= TASK TO COMPLETE =
Bring together copies of the lines in the data below that contain the word "vanno".

----- THE DATA -----

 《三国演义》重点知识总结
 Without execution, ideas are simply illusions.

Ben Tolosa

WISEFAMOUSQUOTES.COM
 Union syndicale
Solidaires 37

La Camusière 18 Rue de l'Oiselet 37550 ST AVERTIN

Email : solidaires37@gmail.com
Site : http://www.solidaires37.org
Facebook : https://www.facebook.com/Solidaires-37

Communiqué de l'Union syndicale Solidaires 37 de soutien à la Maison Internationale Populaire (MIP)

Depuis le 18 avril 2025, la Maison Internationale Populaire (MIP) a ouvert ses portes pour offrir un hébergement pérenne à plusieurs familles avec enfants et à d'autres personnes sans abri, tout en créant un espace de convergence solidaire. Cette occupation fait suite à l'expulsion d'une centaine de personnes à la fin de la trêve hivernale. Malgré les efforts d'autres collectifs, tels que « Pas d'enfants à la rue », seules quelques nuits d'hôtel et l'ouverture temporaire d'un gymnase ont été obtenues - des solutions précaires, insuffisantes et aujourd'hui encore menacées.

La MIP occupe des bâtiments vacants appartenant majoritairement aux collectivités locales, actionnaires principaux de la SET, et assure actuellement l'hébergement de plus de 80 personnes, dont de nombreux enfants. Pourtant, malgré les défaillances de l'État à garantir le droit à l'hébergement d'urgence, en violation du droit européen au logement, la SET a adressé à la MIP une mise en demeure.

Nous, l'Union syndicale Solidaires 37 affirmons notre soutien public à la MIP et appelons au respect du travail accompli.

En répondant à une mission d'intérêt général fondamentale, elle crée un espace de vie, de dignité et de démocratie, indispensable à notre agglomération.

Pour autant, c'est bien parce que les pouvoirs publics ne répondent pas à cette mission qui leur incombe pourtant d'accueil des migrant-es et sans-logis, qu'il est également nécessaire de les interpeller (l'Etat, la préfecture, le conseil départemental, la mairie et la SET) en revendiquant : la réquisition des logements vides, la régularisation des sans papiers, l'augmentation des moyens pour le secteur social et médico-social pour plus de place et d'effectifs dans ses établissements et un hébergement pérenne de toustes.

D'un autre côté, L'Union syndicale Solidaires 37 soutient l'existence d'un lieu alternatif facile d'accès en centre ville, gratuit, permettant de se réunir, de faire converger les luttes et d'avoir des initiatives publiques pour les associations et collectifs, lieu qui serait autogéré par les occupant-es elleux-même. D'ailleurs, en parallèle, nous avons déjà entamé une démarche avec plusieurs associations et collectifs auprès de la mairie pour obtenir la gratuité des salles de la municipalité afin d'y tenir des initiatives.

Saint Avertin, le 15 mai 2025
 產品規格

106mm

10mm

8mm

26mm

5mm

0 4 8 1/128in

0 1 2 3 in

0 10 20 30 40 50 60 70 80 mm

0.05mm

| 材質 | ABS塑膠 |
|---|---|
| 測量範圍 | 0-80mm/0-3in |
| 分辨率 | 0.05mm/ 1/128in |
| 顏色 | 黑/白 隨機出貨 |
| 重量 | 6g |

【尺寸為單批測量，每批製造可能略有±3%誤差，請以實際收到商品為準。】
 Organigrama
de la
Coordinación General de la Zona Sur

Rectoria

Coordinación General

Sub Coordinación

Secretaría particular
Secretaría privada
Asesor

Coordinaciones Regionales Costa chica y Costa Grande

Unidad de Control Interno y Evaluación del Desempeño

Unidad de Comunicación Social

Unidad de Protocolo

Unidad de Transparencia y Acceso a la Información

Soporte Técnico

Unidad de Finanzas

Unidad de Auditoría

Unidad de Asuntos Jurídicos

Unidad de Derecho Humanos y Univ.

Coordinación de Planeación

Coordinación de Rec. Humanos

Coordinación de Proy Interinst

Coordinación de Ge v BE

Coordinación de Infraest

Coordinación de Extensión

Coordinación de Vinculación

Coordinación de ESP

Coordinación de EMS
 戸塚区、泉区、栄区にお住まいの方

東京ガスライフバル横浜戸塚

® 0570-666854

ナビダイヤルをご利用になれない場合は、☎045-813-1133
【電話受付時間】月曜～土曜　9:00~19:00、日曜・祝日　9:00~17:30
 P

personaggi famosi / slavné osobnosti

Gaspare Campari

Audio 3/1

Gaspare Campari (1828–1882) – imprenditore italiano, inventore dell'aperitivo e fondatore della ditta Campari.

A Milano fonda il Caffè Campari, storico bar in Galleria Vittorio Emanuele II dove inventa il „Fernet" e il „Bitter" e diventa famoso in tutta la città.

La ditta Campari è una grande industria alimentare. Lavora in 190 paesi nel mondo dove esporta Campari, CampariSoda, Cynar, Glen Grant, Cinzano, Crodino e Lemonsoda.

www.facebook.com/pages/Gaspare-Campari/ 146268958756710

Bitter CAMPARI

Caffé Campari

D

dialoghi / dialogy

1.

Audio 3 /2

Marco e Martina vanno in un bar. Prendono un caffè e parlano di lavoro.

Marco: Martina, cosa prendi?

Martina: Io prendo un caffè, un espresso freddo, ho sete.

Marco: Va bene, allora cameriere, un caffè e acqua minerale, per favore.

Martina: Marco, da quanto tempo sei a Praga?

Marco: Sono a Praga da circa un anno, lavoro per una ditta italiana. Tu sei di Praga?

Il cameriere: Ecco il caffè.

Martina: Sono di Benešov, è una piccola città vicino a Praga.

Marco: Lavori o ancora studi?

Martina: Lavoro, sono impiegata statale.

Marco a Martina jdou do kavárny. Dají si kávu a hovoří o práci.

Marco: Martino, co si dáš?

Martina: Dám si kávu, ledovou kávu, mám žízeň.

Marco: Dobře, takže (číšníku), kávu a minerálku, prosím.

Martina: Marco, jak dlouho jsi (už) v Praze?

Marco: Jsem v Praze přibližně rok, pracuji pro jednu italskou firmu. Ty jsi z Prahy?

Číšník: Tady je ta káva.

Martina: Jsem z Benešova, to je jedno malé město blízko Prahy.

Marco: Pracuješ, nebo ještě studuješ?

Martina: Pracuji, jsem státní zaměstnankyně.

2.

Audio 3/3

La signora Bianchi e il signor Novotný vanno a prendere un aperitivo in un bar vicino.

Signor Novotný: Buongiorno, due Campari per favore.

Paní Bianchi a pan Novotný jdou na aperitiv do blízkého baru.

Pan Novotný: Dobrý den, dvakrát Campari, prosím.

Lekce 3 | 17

-----

= SOLUTION =
Marco e Martina vanno in un bar. Prendono un caffè e parlano di lavoro.
La signora Bianchi e il signor Novotný vanno a prendere un aperitivo in un bar vicino.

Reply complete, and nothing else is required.